*Selected extract:*
[Start of section]

Interview: Sandro Lorandi, Babyrace

from FIA Karting

A former KZ driver, Sandro Lorandi created the Babyrace team to support his sons Alessio and Leonardo in their debut in kart racing.

With the good results, the team quickly grew to become one of the most successful at international level. Alessio won the first CIK-FIA KF-Junior World Championship in 2013 in Bahrain. Despite the transition of his two sons to single-seater racing, Sandro Lorandi continues to satisfy his passion for motor sport by training young drivers for high-level competition at the Babyrace Driver Academy.

Sandro Lorandi (pic – FIA Karting/KSP)

At the beginning of June 2020, he takes stock of the upcoming resumption of competition as the COVID-19 situation improves day by day.


Like everyone else, we stopped all sporting activity at the end of February, a complete three-month disruption. Fortunately, karting is not my main professional activity and I was able to face this turmoil with less difficulty than others. I tried to support the Babyrace Driver Academy collaborators who found themselves without work as much as possible so that they wouldn’t find themselves in financial difficulty.


After the storm we experienced in Italy, the situation is returning to normal. We were able to resume our activity at the beginning of June by starting to train young Italian drivers. Europeans will soon be able to move around normally and we expect to welcome other nationalities shortly.

[End of section]

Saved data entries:
[Start of section]

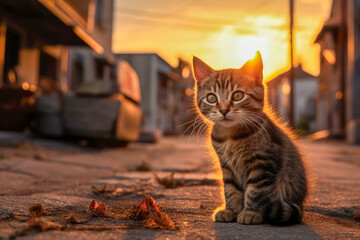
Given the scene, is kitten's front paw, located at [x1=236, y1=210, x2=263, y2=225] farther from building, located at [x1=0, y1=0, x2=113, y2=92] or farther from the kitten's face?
building, located at [x1=0, y1=0, x2=113, y2=92]

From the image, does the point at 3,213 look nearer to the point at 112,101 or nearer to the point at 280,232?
the point at 280,232

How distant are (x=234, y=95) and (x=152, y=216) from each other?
79 centimetres

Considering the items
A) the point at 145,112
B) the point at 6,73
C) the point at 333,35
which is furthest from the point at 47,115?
the point at 145,112

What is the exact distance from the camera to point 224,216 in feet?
4.88

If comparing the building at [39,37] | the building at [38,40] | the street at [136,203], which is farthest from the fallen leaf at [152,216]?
the building at [39,37]

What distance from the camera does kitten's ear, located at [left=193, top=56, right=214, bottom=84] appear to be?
6.47ft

[End of section]

*Directions:*
1/ According to the Sandro Lorandi interview, when and where did Alessio win the first CIK-FIA KF-Junior World Championship?
2/ Continue the Sandro Lorandi interview from its last sentence.
These records have no connection to the interview with Sandro Lorandi.

*Answers by task:*
1/ In 2013, in Bahrain.

2/
However, it remains complicated for some countries. I think that Russians and Asians, like our Indonesian driver, still face difficulties in travelling to Europe. Air transport has not yet resumed normally and not all borders have reopened to date. We will have to wait for traffic between every country to be as smooth as before.


We need and we are very much looking forward to restarting racing. The latest news is that the international races will be able to start again in July in Italy and we will be present at the major races scheduled in our country. Our drivers and their families are very motivated. 

In terms of health, the new habits we have adopted to limit the risks of infection in our daily lives will also apply to competition. These are actions that have become familiar now and will be applied in the tent and in the paddock. We have to trust everyone’s sense of responsibility: drivers, technicians, mechanics, etc. These are new constraints that are not limited to karting.

Motor sport as a whole must be reasonable with regard to the health rules to be respected, but we should not fall into excessive precautions that would be detrimental to everyone. Our work must be able to be carried out calmly with an intelligent approach to current problems.


I don’t believe that we should revolutionise everything under the pretext that not everyone can reach the highest level of competition. The appeal of karting is currently very wide. There are different ways of practicing this sport depending on one’s objectives and means.

The top of karting will remain expensive, because competition is fierce when you aim for the top. I am in a good position to know how much it costs to run a team and I don’t see how these costs could be significantly reduced. I know it’s not easy for everyone, but I think that families can also choose a leaner programme according to their resources and still get their child to race.